Source document below:

Share on other sites

2 hours ago, hiemal said:

The Many-Faced (phased) God probably grants some kind of divination ability to his followers- how else would Jaqen have known where and when to find Arya?

I think the weirwoods are the source of all magic in ASOIAF and you get them to work their magic by feeding them blood, and was surprised that no-one mentioned weirwoods until page 2.  

With regards to Braavos, I think it is a metaphor for the weirwood network.  The weirwoods all literally the many faced god, the HoBW is a direct parallel to Bloodraven's cave with skulls in niches, there is almost certainly a weirwood under the HoBW ( "All the color is gone, Bran realized suddenly. The world was black soil and white wood"), and many things about Braavos have weirwood connotations (The Isle of Gods, Moonsingers = CoTF, House of the Red Hand, the Titan is a green stone giant with  that eats children, it is illegal to cut down trees, it is a secret city like the CoTF secret trees towns and Greywater Watch, ruled by the Sealord --there is a play on words between sea and see, "under the sea" is a metaphor for greenseeing.

Quote
A thousand leaves fluttered, and for a moment the forest seemed a deep green sea, storm-tossed and heaving, eternal and unknowable.
Ghost was not like to be alone down there, he thought. Anything could be moving under that sea, creeping toward the ringfort through the dark of the wood, concealed beneath those trees. Anything. How would they ever know? He stood there for a long time, until the sun vanished behind the saw-toothed mountains and darkness began to creep through the forest.

I the world book there is this tidbit about the Unmasking that sounds like they are celebrating and reenacting the Long Night:

Quote

The anniversary of the Uncloaking is celebrated every year in Braavos with ten days of feasting and masked revelry—a festival like none other in all the known world, culminating at midnight on the tenth day, when the Titan roars and tens of thousands of revelers and celebrants remove their masks as one.

 

Jaqen = Jachin From Hebrew "He/it will establish"

H'gar = Hagar From Hebrew “stranger”

"he will establish the stranger"?

According to the Bible, Boaz and Jachin were two pillars which stood in the porch of Solomon's Temple, the first Temple in Jerusalem.

Featured heavily in freemasonry:  "Jachin--the white pillar of light…Boaz--the shadowy pillar of darkness. …These two pillars respectively connote also the active and the passive…the sun and the moon…good and bad, light and darkness." 

The white pillar and the black pillar parallel the white weirwoods, and the black (shade of the evening) weirwoods. 

The Jaqen persona is Lorathi, and in Lorath they worship Boash (Boaz). Also, Biter is whiteish, and Rorge is blackish, and Arya thinks maybe Jaqen is a wizard and they are his demon thralls.

Jaqen is also a wandering Odin figure collecting knowledge, I think he is always connected to the weirwood network.  "Jaqen H'ghar stood so still in the darkness that he seemed one of the trees."

 

 

The weirwood has spread across the whole planet, in Westros it is white, in Essos it is black, and in the Summer Isles it is goldenheart, but the networks are no longer connected to each other.  "The white ravens and the black ones quarrel like Dornishmen and Marchers, so they keep them apart." The Breaking of the Arm of Dorne wasn't to stop the humans migrating, it was to sever the weirwood connection between the Westeros and Essos.  I think that is why Jaqen wants the glass candle to unite the networks again.  This goes along with the myth of the magical sword that was broken in two and reforged, Gram from Norse mythology (also has three attemped forgings like Lightbringer) and Narsil from LoTR.

End of Source document.

• Exercises to complete:
[A] According to the forum post, which god do people in Lorath worship?
[B] Reproduce the passage of the forum post starting with "With regards to" and going on through "metaphor for greenseeing.".
[C] Summarize the forum post in two sentences.

Available data below:

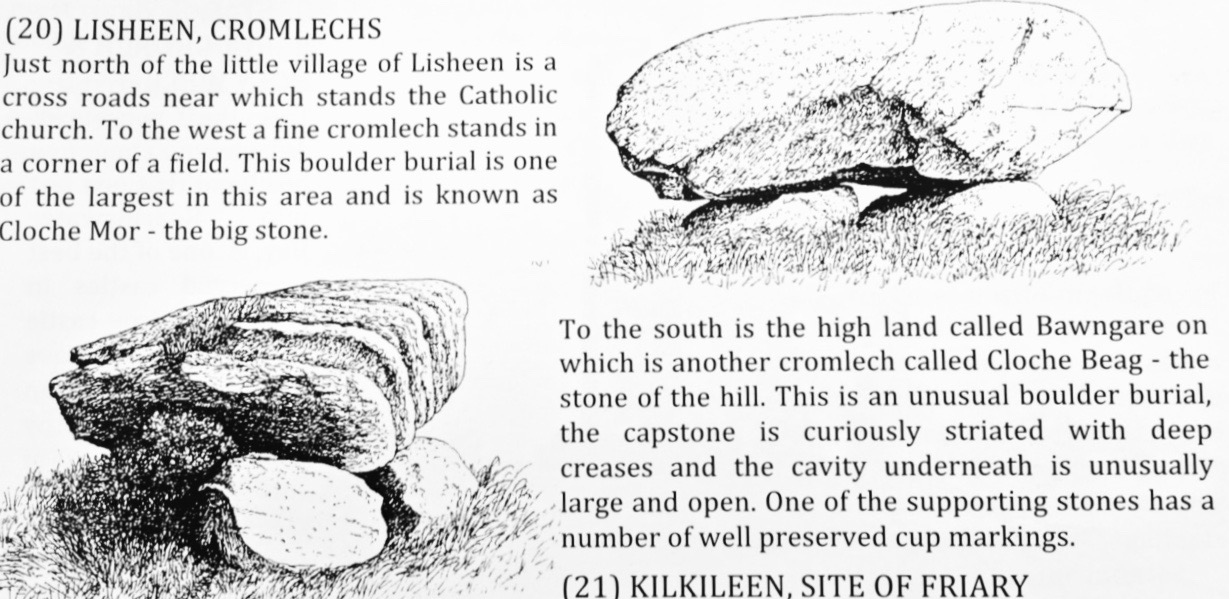 (20) LISHEEN, CROMLECHS
Just north of the little village of Lisheen is a cross roads near which stands the Catholic church. To the west a fine cromlech stands in a corner of a field. This boulder burial is one of the largest in this area and is known as Cloche Mor - the big stone.

To the south is the high land called Bawngare on which is another cromlech called Cloche Beag - the stone of the hill. This is an unusual boulder burial, the capstone is curiously striated with deep creases and the cavity underneath is unusually large and open. One of the supporting stones has a number of well preserved cup markings.

(21) KILKILEEN, SITE OF FRIARY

End of Available data.

• Per-task outputs:
[A] Boash (Boaz).

[B]
With regards to Braavos, I think it is a metaphor for the weirwood network.  The weirwoods all literally the many faced god, the HoBW is a direct parallel to Bloodraven's cave with skulls in niches, there is almost certainly a weirwood under the HoBW ( "All the color is gone, Bran realized suddenly. The world was black soil and white wood"), and many things about Braavos have weirwood connotations (The Isle of Gods, Moonsingers = CoTF, House of the Red Hand, the Titan is a green stone giant with  that eats children, it is illegal to cut down trees, it is a secret city like the CoTF secret trees towns and Greywater Watch, ruled by the Sealord --there is a play on words between sea and see, "under the sea" is a metaphor for greenseeing.

[C] The forum post argues that weirwoods are the source of all magic in ASOIAF, worked by feeding them blood, and that Braavos is a metaphor for the weirwood network, with the House of Black and White paralleling Bloodraven's cave. It also links Jaqen H'ghar to the biblical pillars Jachin and Boaz and to the weirwoods, and it claims the Breaking of the Arm of Dorne severed the weirwood connection between Westeros and Essos, which Jaqen wants the glass candle to reunite.